CS451 Distributed Algorithms
 Introduction
 Mathematically robust distributed systems
 Reliable broadcast
 Causal order broadcast
 Shared memory
 Consensus
 Total order broadcast
 Atomic commit
 Leader election
 Terminating reliable broadcast
 Blockchain
⚠ Work in progress
Introduction
 Website
 Course follows the book Introduction to Reliable (and Secure) Distributed Programming
 Final exam is 60%
 Projects in teams of 23 are 40%
 The project is the implementation of a blockchain
 Send team members to matej.pavlovic@epfl.ch
 No midterm
Distributed algorithms are between the application and the channel.
We have a few commonly used abstractions:
 Processes abstract computers
 Channels abstract networks
 Failure detectors abstract time
When defining a problem, there are two important properties that we care about:
 Safety states that nothing bad should happen
 Liveness states that something good should happen
Safety is trivially implemented by doing nothing, so we also need liveness to make sure that the correct things actually happen.
Links
Two nodes can communicate through a link by passing messages. However, this message passing can be faulty: it can drop messages or repeat them. How can we ensure correct and reliable message passing under such conditions?

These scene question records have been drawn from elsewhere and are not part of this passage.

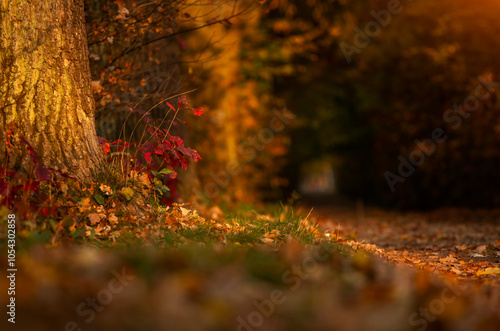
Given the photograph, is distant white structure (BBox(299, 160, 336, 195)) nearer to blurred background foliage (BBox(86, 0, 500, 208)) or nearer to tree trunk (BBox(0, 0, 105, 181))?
blurred background foliage (BBox(86, 0, 500, 208))

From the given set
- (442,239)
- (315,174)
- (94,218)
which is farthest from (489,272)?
(315,174)

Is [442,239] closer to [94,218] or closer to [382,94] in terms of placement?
[94,218]

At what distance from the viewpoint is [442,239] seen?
23.6ft

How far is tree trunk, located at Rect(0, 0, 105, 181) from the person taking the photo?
4.22m

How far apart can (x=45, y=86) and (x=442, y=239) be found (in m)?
5.36

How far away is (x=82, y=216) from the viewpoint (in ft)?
13.5

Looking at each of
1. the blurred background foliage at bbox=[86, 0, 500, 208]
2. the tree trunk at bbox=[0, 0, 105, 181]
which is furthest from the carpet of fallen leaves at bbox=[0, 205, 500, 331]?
the blurred background foliage at bbox=[86, 0, 500, 208]

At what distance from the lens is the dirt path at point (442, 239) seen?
186 inches

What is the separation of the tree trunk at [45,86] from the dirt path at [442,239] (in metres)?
2.83

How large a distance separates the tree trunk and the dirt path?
283 centimetres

A link has two basic types of events:
 Send
 Deliver
Fair loss link (FLL)
A fair loss link is a link that may lose or repeat some packets. This is the weakest type of link we can assume. In practice, it corresponds to UDP.
Deliver can be thought of as a reception event on the receiver end. The terminology used here (“deliver”) implies that the link delivers to the client, but this can equally be thought of as the client receiving from the link.

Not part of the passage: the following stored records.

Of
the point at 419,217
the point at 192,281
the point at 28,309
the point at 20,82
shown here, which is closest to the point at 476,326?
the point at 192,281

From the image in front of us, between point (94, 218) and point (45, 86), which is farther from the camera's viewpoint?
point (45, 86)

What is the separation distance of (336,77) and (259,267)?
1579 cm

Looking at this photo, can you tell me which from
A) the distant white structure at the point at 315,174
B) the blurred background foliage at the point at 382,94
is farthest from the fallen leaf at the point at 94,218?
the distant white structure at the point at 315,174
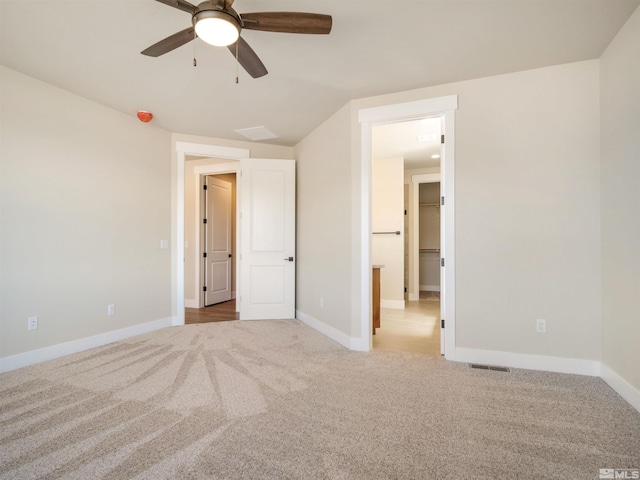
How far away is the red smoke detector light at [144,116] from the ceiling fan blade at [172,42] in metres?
1.88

For a link to be considered a fairloss link, we must respect the following three properties:
 Fair loss: if the sender sends infinitely many times, the receiver must deliver infinitely many times. This does not guarantee that all messages get through, but at least ensures that some messages get through.
 No creation: every delivery must be the result of a send; no message must be created out of the blue.
 Finite duplication: a message can only be repeated by the link a finite number of times.
Stubborn link
A stubborn link is one that stubbornly delivers messages; that is, it ensures that the message is received, with no regard to performance.
A stubborn link can be implemented with a FLL as follows:
upon send(m):
while true:
FLL.send(m)
upon FLL.deliver(m):
trigger deliver(m)
The above uses generic pseudocode, but the syntax we’ll use in this course is as follows:
Implements: SubbornLinks (sp2p)
Uses: FairLossLinks (flp2p)
upon event <sp2pSend, dest, m> do
while (true) do
trigger <flp2p, dest, m>;
upon event <flp2pDeliver, src, m> do
trigger <sp2pDeliver, src, m>;
Note that this piece of code is meant to sit between two abstraction levels; it is between the channel and the application. As such, it receives sends from the application and forwards them to the link, and receives delivers from the link and forwards them to the application.
It must respect the interface of the underlying FLL, and as such, only specifies send and receive hooks.
Perfect link
Here again, we respect the send/deliver interface. The properties are:
 Validity or reliable delivery: if both peers are correct, then every message sent is eventually delivered
 No duplication
 No creation
This is the type of link that we usually use: TCP is a perfect link, although it also has more guarantees (notably on message ordering, which this definition of a perfect link does not have). TCP keeps retransmitting a message stubbornly, until it gets an acknowledgement, which means that it can stop transmitting. Acknowledgements aren’t actually needed in theory, it would still work without them, but we would also completely flood the network, so acknowledgements are a practical consideration for performance; just note that the theorists don’t care about them.
Implements: PerfectLinks (pp2p)
Uses: StubbornLinks (sp2p)
upon event <Init> do delivered := Ø;
upon event <pp2pSend, dest, m> do
trigger <sp2pSend, dest, m>;
upon event <sp2pDeliver, src, m> do
if m not in delivered then
trigger <pp2pDeliver, src, m>;
add m to delivered;
Impossibility of consensus
Suppose we’d like to compute prime numbers on a distributed system. Let P be the producer of prime numbers. Whenever it finds one, it notifies two servers, S1 and S2 about it. A client C may request the full list of known prime numbers from either server.
As in any distributed system, we want the servers to behave as a single (abstract) machine.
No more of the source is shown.